SF Masterwork of the Week: The Sea and Summer
One of the arguments used to denigrate science fiction regularly employed by the sort of people who were going to denigrate science fiction anyway, is that it dates far more quickly than other genres. We could argue about (a) whether this is true and (b) whether it matters until the Booker Prize shortlists a genre author or the heat death of the universe, whichever comes first*. But if we were to argue the former, then this week’s SF Masterwork of the Week would be exhibit A.
George Turner‘s The Sea and Summer, winner of the Arthur C. Clarke Award in 1988 and runner up in the John W. Campbell Memorial Award the same year, is a twenty-five-year-old novel that couldn’t be more current or pertinent.
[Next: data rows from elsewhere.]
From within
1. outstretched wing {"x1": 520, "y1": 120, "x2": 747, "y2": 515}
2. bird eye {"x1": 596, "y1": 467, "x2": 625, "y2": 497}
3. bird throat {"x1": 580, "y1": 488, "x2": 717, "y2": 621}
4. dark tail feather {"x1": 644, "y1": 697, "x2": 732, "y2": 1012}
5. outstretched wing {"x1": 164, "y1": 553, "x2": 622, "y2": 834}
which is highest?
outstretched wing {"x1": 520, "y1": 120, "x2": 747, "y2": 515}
Francis Conway is Swill – one of the millions in the year 2041 who must subsist on the inadequate charities of the state. Life, already difficult, is rapidly becoming impossible for Francis and others like him, as government corruption, official blindness and nature have conspired to turn Swill homes into watery tombs. And now the young boy must find a way to escape the approaching tide of disaster.
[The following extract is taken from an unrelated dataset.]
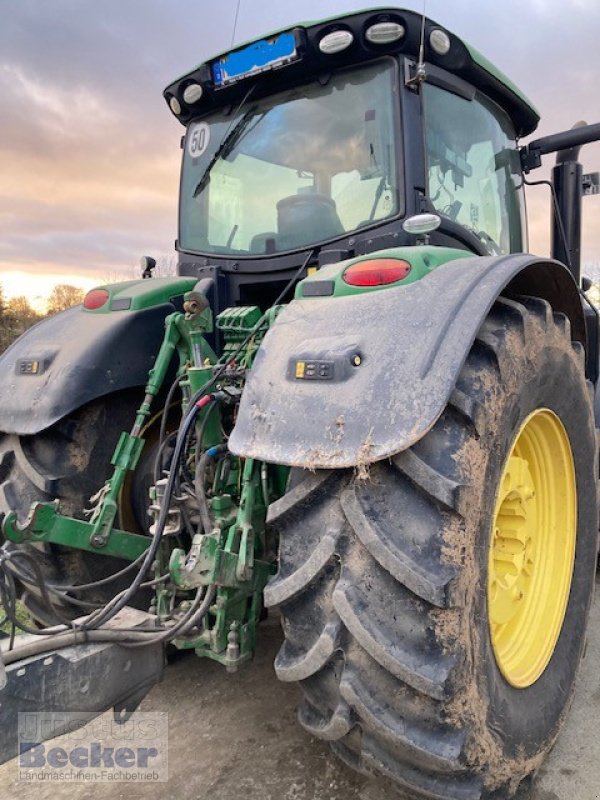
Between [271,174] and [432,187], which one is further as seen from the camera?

That description could easily be from one of today’s newspapers, rather than a book written when Al Gore was still a serving senator and An Inconvenient Truth lay eighteen years in the future.
Science fiction – good science fiction, at least – doesn’t attempt to predict the future, but it may attempt to warn us of it. By depicting what might happen as a result of natural catastrophe, political inaction, social injustice, rampant prejudice – or any type of political, scientific, commercial or cultural trend – running out of control, good science fiction can force us to upon the possible results of our actions (or inaction). Good science fiction confronts us and compels us to think the unthinkable. And The Sea and Summer is very good science fiction.
Food shortages and crop failures, tsunamis, earthquakes and blizzards are occurring more and more frequently. Not so long ago, in George Turner‘s native Australia one end of the country was fighting floods while another end burned. It’s human nature to shy away from such disasters but George Turner makes us confront them. It’s a sobering thought that the most important book Gollancz publishes this year could well be a reprint from a quarter of a century ago . . .
* William Hill has the heat death of the universe a slightly more likely occurrence at 135/1, with a genre author being Booker-shortlisted way out at 1,000/1 – not quite as remote as an investment banker showing contrition over crashing the economy (1,500/1), but less likely than a politician accidentally telling the truth at 800/1.